Submerged hat mir auch sehr gefallen. Schon lange des Szenarios wegen auf meiner Xbox Wunschliste, war es irgendwann im Sale (ich weiß, ich bin Spielecompany’s Albtraum). Man tut eigentlich immer nur das gleiche, indem man Gegenstände für seinen kranken Bruder auf verwitterten Gebäuden im überfluteten Nirgendwo sucht. Aber auch dieses recht monotone Spiel hat seine Schönheit für mich, ist total entspannt und beruhigend. Ich mag ja solche übergrünten und verlassenen Schauplätze sowieso so gerne (hallo Enslaved 😀 ).
Jetzt bin ich gerade in State of Mind gefangen. Eine interessante Cyberpunk Low Poly Geschichte aus der Regionalschmiede Daedalic. Die vertreiben und/oder in diesem Fall entwickeln in meinen Augen teils echt tolle Abenteuer, die weder wirklich schwierig, noch technisch so richtig auf der Höhe sind, aber gerade atmosphärisch für mich total schön sind und zum träumen einladen. Dazu passt auch – wie ich finde – hervorragend dieser Low Poly Stil.
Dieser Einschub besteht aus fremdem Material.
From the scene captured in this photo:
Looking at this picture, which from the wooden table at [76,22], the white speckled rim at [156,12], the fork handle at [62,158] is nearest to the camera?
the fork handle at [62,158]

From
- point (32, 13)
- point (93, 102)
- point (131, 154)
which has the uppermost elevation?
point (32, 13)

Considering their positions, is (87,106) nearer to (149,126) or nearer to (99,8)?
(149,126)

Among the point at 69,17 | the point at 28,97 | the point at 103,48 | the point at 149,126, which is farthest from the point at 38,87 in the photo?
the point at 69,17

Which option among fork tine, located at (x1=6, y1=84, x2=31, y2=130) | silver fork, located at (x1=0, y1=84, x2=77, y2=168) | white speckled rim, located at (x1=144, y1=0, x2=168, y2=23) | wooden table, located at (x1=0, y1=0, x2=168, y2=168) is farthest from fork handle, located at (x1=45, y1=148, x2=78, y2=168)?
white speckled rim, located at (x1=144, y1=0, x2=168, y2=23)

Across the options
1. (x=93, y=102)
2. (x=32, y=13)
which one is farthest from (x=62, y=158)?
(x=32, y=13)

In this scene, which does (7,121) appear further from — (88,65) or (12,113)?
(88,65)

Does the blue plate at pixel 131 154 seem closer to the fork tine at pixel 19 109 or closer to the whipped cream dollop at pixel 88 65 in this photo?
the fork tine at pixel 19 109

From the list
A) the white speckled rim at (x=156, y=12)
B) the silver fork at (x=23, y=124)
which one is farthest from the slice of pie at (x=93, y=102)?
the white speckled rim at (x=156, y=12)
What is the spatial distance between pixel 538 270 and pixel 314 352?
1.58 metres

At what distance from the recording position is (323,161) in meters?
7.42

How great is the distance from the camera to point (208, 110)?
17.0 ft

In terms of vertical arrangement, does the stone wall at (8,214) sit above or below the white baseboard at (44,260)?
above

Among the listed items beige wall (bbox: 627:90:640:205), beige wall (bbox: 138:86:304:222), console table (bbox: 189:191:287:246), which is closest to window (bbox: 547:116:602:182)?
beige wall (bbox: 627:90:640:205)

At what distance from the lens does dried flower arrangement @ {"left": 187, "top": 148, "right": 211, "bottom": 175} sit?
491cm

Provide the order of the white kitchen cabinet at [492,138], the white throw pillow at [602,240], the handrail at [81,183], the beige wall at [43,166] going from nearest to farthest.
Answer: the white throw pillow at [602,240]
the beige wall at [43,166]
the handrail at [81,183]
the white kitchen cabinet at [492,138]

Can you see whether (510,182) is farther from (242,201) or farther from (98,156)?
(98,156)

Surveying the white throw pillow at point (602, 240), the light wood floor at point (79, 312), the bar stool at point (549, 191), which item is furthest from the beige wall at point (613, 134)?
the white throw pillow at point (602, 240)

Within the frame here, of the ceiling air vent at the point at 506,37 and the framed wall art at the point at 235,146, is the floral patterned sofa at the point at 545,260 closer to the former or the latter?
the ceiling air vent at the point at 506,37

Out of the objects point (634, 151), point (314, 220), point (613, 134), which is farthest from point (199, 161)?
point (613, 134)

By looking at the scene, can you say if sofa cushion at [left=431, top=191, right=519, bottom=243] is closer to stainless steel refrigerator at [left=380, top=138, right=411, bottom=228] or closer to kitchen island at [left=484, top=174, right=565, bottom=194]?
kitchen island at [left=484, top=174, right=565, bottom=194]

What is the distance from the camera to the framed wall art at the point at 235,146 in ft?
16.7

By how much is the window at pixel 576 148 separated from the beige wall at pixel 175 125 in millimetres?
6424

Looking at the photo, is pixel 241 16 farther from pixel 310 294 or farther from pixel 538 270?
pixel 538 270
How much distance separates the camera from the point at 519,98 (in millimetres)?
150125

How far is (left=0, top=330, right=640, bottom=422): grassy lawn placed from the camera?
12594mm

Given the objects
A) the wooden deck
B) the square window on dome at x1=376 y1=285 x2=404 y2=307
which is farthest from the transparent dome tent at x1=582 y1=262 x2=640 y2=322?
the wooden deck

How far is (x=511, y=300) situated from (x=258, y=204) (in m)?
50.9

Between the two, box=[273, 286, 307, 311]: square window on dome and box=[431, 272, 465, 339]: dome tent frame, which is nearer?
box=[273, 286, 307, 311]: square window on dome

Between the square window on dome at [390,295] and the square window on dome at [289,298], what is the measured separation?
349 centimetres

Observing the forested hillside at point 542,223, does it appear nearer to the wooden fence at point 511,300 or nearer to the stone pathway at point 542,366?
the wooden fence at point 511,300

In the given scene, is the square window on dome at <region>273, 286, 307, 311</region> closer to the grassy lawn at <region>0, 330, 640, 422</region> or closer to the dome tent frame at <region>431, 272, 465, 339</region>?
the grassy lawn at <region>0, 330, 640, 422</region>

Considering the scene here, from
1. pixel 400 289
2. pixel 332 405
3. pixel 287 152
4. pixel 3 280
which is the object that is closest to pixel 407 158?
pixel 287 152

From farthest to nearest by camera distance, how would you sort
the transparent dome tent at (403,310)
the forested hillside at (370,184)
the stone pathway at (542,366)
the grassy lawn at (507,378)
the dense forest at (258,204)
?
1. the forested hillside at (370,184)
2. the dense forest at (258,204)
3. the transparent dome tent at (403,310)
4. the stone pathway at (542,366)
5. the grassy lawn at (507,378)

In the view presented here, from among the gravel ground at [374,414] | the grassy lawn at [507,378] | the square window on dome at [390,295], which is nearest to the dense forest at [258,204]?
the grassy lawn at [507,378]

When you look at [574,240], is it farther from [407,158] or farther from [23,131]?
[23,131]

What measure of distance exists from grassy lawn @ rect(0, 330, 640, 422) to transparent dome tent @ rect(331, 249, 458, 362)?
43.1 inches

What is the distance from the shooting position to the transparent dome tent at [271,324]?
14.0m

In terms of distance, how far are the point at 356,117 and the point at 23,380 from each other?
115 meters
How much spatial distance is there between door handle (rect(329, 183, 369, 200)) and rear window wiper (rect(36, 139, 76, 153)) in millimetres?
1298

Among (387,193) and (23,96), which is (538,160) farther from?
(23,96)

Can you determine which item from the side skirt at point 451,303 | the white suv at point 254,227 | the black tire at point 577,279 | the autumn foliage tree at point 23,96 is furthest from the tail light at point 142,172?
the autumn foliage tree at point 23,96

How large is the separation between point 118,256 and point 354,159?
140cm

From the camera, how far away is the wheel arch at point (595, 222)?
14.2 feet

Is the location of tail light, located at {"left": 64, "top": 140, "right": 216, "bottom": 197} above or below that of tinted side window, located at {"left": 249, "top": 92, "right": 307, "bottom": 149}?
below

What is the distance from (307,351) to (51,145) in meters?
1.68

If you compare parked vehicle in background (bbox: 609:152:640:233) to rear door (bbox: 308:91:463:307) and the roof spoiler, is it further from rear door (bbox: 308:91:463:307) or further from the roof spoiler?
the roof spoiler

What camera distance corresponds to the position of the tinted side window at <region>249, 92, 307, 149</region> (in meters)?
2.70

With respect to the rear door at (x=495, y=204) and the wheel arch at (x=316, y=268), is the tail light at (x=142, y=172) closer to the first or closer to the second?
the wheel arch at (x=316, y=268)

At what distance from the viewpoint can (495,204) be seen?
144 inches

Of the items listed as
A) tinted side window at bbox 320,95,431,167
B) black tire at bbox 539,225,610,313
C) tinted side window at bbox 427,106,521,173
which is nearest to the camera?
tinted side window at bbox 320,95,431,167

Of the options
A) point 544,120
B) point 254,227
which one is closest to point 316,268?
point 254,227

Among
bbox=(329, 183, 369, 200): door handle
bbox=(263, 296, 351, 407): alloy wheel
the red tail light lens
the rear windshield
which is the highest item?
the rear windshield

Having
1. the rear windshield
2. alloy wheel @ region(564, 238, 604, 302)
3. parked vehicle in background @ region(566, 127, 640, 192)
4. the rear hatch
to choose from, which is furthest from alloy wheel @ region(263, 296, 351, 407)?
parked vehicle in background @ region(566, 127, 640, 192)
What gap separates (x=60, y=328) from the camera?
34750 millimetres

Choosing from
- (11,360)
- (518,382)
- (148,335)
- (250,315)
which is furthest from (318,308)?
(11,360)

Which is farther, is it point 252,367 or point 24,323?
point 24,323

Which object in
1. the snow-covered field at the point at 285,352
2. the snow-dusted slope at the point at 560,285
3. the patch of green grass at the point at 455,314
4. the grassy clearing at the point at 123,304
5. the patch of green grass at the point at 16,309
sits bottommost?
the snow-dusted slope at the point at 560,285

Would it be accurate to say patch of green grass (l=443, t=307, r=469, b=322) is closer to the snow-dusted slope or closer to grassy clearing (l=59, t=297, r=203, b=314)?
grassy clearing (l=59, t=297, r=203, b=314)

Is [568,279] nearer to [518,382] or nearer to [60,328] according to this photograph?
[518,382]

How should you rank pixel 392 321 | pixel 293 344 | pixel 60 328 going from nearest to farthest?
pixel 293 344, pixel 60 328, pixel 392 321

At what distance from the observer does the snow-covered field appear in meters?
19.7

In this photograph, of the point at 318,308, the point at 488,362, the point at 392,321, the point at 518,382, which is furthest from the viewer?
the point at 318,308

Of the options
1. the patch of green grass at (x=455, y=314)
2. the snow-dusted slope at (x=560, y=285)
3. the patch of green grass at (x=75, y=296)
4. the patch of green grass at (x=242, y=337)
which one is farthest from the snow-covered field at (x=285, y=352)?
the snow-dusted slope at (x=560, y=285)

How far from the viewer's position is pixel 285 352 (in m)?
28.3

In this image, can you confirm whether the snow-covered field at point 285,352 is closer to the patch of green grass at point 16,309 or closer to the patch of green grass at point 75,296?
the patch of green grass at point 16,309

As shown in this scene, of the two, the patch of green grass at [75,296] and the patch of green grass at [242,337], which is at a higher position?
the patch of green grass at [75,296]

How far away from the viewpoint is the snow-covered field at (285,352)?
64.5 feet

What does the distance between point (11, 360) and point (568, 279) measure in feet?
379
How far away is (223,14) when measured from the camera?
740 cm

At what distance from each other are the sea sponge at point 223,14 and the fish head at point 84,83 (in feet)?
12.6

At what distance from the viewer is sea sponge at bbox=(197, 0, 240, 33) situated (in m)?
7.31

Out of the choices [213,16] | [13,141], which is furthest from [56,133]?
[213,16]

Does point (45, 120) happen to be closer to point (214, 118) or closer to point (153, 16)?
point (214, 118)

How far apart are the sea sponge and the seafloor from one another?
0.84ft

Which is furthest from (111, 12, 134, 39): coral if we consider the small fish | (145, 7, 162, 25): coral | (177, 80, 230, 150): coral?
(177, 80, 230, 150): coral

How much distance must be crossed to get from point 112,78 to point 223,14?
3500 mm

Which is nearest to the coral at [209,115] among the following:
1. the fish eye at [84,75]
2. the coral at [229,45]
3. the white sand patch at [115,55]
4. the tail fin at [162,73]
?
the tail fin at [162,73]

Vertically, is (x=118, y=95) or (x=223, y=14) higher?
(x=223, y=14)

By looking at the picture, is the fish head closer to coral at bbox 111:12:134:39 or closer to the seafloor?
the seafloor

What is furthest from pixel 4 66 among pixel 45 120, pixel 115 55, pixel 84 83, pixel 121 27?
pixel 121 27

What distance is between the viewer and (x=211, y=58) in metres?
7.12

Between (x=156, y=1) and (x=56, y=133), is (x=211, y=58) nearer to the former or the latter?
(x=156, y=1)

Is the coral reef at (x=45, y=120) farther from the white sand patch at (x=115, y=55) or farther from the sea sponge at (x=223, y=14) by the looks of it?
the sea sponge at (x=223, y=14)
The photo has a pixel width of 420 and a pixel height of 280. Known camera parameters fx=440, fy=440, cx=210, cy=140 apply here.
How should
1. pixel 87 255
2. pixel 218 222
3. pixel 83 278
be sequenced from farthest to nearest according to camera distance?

Zu wenig, um wirklich schön zu sein, aber nicht zu viel, auf dass der Kopf noch genug Spielraum hat, um eigene Details auszuarbeiten. Ich mag das sehr. So wie ein virtuelles Buch, so würde ich diesen Stil beschreiben.
Einen weiteren Vertreter des Genres, AER – Memories of Old (leider auch Forgotten Key’s einziges Werk), kann ich da auch sehr empfehlen. Das glänzt für mich umso mehr von der oft minimalen, aber atmosphärischen, musikalischen Seite.
Ihr seht schon, ich mag es gerne einfach
Heute scheint mir vieles aufgekocht, oft auch ideenlos umgesetzt. Aber dafür in hübsch 🙂 Viele Neuerungen gibt es nicht wirklich, es war schon so viel da. Kompliziert muss es aber anscheinend sein. Denn oft sind neue Games dann auch wieder mit Onlinemodi zugepflastert und breitgetreten, die ich so gar nicht gebrauchen kann. Oder die Spielmechanik ist total verworren und es kommt dadurch keine Freude bei mir auf. Ich mag daher auch sehr gern die Indie-Ecke. Frische Ideen, an die sich manch fette Studios nicht rantrauen, wenn die Erfolgsprognose zu wackelig erscheint. Aber das ist wieder ein anderes Thema.
Wie ist das bei euch? Werde ich einfach alt, oder geht es euch heute ähnlich mit dem Hagelschauer und Deckung suchen?